Primary outcomes will be assessed at 12 months post-initial treatment. Eligible patients will be identified during initial ophthalmology visits. Recruitment will be performed by ophthalmologists. After eligibility confirmation and informed consent, standard treatment commences immediately. Reasons for non-participation will be documented. Enrolled eyes will receive alphanumeric ID codes and be randomly assigned to treatment groups two days before intervention using block randomization (Statistical Package R, v3.6).

Treatment groups (1:1 randomization):

Experimental: Intravitreal conbercept (0.5 mg monthly × 3 months, then pro re nata) + oral mecobalamin (0.5 mg TID × 6 months) Control: Identical anti-VEGF regimen + placebo capsules (TID × 6 months)

Recurrence criteria:

• CFT increase ≥50 μm from minimum recorded value
• BCVA decrease ≥5 ETDRS letters
• New/increased intraretinal/subretinal fluid

Assessments occur at baseline, initial treatment day, and 1, 3, 6, 9, and 12 months post-treatment.
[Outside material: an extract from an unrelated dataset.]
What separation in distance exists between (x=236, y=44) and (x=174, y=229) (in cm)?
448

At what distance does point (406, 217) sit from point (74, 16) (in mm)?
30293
Follow-up requirements are detailed in supplementary materials. Study exit occurs at 1-year completion or if:

1. Three consecutive missed visits
2. Poor compliance/withdrawal request
3. New systemic disease affecting outcomes

Protocol violators or cases with essential missing data will be excluded from per-protocol analysis. Clinical trial staff will collect data under investigator supervision. Researchers will ensure data accuracy, completeness, and timeliness. The schedule for enrollment, interventions, and assessments is outlined in supplementary materials. Clinical/ophthalmic data will be entered into an electronic data capture system. All data will remain confidential per regulatory requirements.